=== PAGE TEXT ===

"""Run 26 — head-to-head: Brina Gap vs popular value signals.

For each fiscal year, rank stocks by each value signal and form top-1/3
("cheap") and bottom-1/3 ("expensive") portfolios. Predict cheap-to-
outperform-SPY at 5y horizon. Score directional accuracy.

Signals tested on identical underlying data:
- **P/E**         = MarketCap / NetIncome           (lower = cheaper)
- **EV/EBITDA**   = EV / (EBIT + D&A)               (lower = cheaper)
- **P/B**         = MarketCap / BookEquity          (lower = cheaper)
- **FCF yield**   = (CFO − Capex) / MarketCap       (higher = cheaper)
- **Earnings yld**= NetIncome / MarketCap (=1/P/E)  (higher = cheaper)
- **EV/NOPAT**    = EV / NOPAT                       (lower = cheaper)
- **OE-DCF MoS**  = (IV − MarketCap) / IV           (higher = cheaper)
- **Brina Gap**   = g_f − g*                         (higher = cheaper)

Practitioner framing: which of these 8 signals best predicts forward
returns on the same set of US large-cap observations 2014-2024?
"""

from __future__ import annotations

import csv
import random
import sys
from collections import defaultdict
from datetime import date, datetime
from math import comb
from pathlib import Path

REPO_ROOT = Path(__file__).resolve().parent.parent
sys.path.insert(0, str(REPO_ROOT))

from src.compute_forward_return import compute_forward_return, excess_return  # noqa: E402
from src.fetch_prices import PriceClient  # noqa: E402
from src.fetch_sec import SECClient, extract_inputs  # noqa: E402
from src.compute_nopat import normalized_tax_rate  # noqa: E402


def _fnum(s):
    try: return float(s) if s not in (None, "") else None
    except ValueError: return None


def _binom_p_one_sided(n, k):
    if n == 0: return 1.0
    return sum(comb(n, i) for i in range(k, n + 1)) / (2 ** n)


def _bootstrap_ci(hits, n_resamples=5_000, seed=20260518):
    if not hits or len(hits) < 3: return float("nan"), float("nan")
    rng = random.Random(seed)
    n = len(hits)
    samples = sorted(sum(rng.choice(hits) for _ in range(n)) / n for _ in range(n_resamples))
    return samples[int(0.025 * n_resamples)], samples[int(0.975 * n_resamples)]


def _bootstrap_ci_by_year(hits_by_year, n_resamples=5_000, seed=20260518):
    """Year-clustered bootstrap: resample whole fiscal years (with replacement),
    not individual observations. Proper inference under within-year
    correlation in stock returns.

    Each resample picks Y years with replacement (where Y is the number of
    fiscal years observed); the resampled accuracy aggregates hits across
    those years."""
    years = list(hits_by_year.keys())
    if len(years) < 3: return float("nan"), float("nan")
    rng = random.Random(seed)
    Y = len(years)

=== GIVEN INFORMATION ===

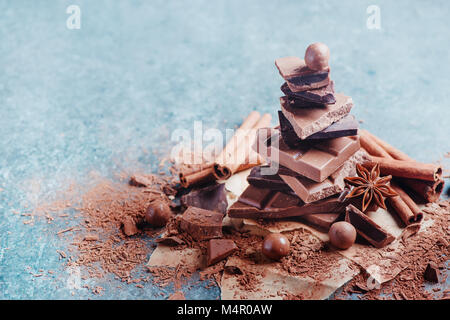 Pile de pièces en chocolat cassé sur une table de cuisine en marbre. Faire un dessert. Douceurs maison photographie avec copie espace. Banque D'Images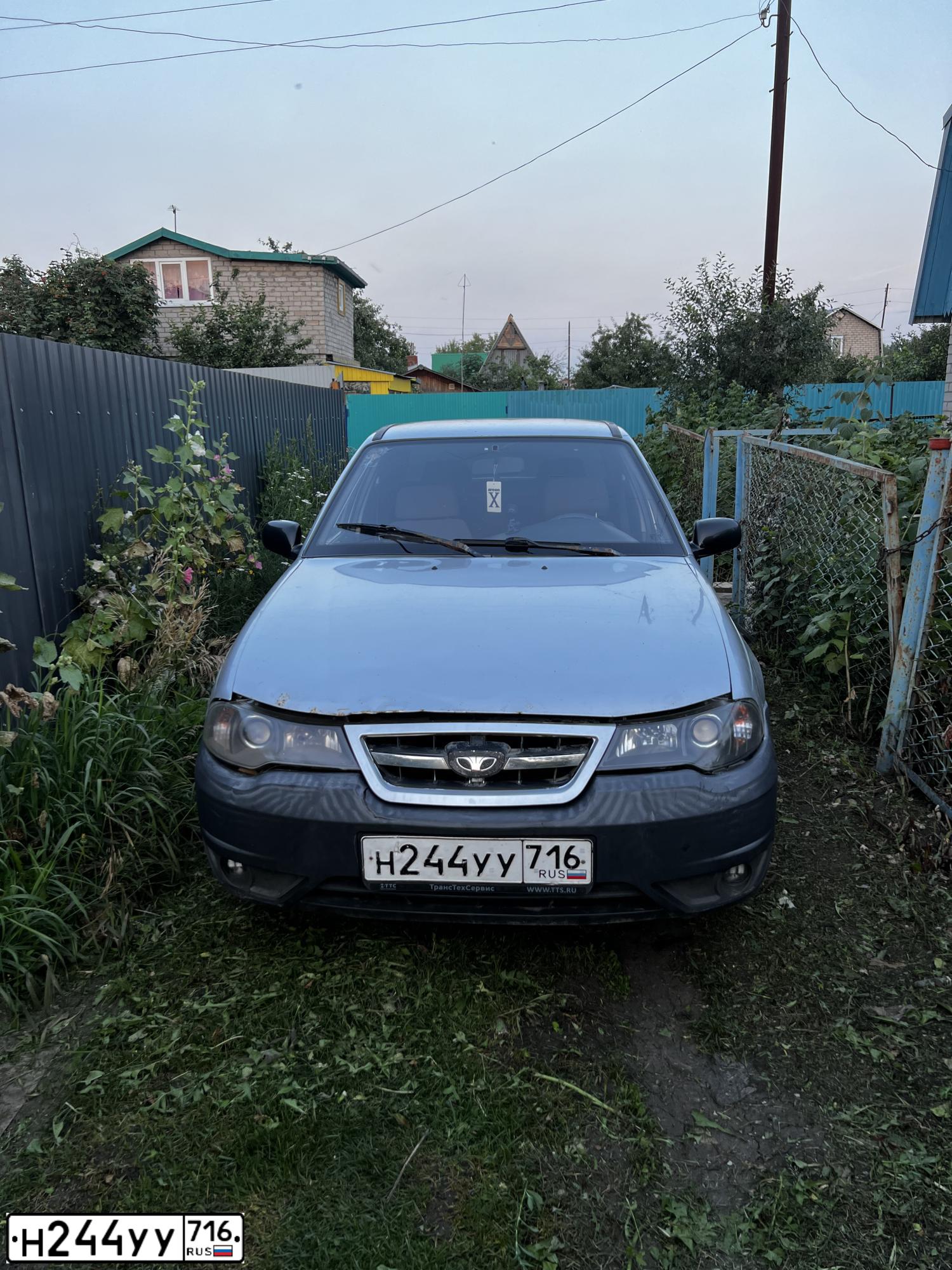 Фото автомобиля DAEWOO NEXIA, 2011 — госномер Н244УУ716. Цвет: Серебристый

===

** REQUIRED ACTION 1 **
According to the page text, over what horizon are cheap stocks predicted to outperform SPY?
** REQUIRED ACTION 2 **
From the page text, copy out the stretch from "n = len(hits)" through "years = list(hits_by_year.keys())".

** EXERCISE RESULT 1 **
A 5-year horizon.

** EXERCISE RESULT 2 **
n = len(hits)
    samples = sorted(sum(rng.choice(hits) for _ in range(n)) / n for _ in range(n_resamples))
    return samples[int(0.025 * n_resamples)], samples[int(0.975 * n_resamples)]


def _bootstrap_ci_by_year(hits_by_year, n_resamples=5_000, seed=20260518):
    """Year-clustered bootstrap: resample whole fiscal years (with replacement),
    not individual observations. Proper inference under within-year
    correlation in stock returns.

    Each resample picks Y years with replacement (where Y is the number of
    fiscal years observed); the resampled accuracy aggregates hits across
    those years."""
    years = list(hits_by_year.keys())